*Required task*:
Can you quote word for word everything from the line containing "Looking carefully, would" down through the line containing "4.77 metres", including both of those lines?

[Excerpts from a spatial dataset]
================
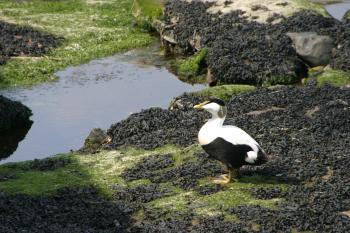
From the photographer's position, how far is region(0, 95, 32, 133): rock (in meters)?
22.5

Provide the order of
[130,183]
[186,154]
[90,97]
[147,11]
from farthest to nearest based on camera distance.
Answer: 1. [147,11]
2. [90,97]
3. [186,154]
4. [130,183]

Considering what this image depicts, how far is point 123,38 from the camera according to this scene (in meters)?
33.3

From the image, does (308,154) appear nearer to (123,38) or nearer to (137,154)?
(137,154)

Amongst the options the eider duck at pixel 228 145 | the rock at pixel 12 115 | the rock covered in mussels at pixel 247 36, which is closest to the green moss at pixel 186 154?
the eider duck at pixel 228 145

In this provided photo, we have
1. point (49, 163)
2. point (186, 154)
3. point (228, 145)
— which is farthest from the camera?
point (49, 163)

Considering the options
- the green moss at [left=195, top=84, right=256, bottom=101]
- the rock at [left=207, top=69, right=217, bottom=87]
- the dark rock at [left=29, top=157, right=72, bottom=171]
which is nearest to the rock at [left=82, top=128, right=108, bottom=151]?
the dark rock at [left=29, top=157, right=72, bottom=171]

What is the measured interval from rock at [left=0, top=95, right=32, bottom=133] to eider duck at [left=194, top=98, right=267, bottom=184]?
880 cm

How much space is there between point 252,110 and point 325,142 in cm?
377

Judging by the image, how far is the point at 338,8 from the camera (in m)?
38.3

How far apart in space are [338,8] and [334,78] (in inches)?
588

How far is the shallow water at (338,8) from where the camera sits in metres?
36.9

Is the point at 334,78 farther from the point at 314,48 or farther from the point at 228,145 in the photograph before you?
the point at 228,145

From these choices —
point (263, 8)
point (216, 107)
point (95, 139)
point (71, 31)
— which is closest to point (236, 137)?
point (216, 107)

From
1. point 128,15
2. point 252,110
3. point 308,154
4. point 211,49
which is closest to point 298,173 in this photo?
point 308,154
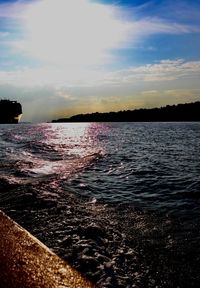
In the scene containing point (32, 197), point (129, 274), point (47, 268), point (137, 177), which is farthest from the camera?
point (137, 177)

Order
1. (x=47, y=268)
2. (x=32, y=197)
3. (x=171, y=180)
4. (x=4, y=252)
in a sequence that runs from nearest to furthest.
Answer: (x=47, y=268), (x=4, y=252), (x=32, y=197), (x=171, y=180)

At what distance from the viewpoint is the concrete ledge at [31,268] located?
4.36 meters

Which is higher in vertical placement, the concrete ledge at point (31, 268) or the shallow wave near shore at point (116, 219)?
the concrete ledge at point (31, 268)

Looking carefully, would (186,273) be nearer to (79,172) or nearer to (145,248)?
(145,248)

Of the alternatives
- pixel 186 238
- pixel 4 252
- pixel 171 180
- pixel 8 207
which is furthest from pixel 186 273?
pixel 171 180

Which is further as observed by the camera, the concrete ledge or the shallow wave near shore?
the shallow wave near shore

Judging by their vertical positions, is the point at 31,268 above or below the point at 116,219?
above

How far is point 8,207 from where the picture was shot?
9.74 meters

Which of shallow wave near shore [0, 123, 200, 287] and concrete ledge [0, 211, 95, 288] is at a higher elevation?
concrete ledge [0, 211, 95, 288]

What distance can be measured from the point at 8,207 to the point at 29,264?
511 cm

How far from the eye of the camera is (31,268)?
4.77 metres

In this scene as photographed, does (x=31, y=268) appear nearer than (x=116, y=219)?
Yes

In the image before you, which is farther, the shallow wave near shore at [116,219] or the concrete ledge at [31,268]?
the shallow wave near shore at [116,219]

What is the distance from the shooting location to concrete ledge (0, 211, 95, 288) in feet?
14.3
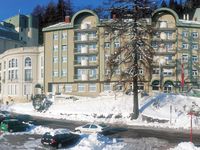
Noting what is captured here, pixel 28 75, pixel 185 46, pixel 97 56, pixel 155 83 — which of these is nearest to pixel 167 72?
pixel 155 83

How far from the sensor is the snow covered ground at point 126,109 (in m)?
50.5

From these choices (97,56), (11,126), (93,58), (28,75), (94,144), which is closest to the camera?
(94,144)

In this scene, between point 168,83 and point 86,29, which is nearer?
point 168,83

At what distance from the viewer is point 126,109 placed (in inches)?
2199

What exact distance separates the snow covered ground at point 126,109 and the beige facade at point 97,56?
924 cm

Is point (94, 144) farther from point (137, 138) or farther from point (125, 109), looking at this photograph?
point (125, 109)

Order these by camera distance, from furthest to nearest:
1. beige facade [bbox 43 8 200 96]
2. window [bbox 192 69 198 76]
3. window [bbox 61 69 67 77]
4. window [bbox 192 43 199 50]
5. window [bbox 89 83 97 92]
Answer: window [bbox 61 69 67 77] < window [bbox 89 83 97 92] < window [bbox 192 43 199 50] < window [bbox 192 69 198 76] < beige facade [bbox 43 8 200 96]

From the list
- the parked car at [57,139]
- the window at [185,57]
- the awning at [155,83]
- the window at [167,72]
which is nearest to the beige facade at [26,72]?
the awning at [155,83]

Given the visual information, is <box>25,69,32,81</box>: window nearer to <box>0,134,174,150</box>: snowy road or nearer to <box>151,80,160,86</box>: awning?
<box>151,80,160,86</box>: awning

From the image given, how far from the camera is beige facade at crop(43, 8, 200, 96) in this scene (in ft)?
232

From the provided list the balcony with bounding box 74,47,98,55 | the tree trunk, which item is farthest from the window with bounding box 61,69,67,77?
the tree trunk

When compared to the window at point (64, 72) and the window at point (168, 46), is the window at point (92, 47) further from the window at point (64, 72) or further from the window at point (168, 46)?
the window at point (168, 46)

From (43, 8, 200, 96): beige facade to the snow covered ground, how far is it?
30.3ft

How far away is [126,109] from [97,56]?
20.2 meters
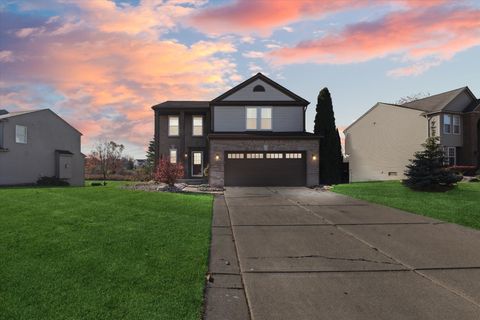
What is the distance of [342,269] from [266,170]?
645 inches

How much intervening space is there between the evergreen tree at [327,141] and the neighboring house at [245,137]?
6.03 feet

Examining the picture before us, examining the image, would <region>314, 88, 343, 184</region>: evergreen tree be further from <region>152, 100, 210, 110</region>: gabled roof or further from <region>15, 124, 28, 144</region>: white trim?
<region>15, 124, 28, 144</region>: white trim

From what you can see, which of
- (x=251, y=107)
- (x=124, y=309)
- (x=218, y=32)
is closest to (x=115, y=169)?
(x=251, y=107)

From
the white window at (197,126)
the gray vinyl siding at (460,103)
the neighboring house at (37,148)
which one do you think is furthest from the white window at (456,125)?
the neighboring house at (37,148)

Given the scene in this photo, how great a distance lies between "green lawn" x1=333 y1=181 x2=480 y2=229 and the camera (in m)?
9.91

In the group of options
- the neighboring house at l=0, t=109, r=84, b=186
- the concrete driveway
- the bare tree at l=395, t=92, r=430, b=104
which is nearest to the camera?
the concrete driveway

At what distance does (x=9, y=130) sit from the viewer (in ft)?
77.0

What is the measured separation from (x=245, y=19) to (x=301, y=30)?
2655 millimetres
================
*Exercise response*:
Looking carefully, would (186,273) be nearer to (79,172) or nearer to (145,248)?
(145,248)

Of the alternatives
- pixel 186 238
- pixel 4 252
- pixel 171 180
- pixel 8 207
which is furthest from pixel 186 273?
pixel 171 180

Which is further as observed by the camera, the concrete ledge or the shallow wave near shore?
the shallow wave near shore

Judging by their vertical positions, is the point at 31,268 above or below the point at 116,219?
above

How far is point 8,207 from where the picture was shot?
9.74 meters

Which of shallow wave near shore [0, 123, 200, 287] and concrete ledge [0, 211, 95, 288] is at a higher elevation?
concrete ledge [0, 211, 95, 288]

What distance can be measured from the point at 8,207 to the point at 29,264?
511 cm

How far from the eye of the camera is (31,268)?
4.77 metres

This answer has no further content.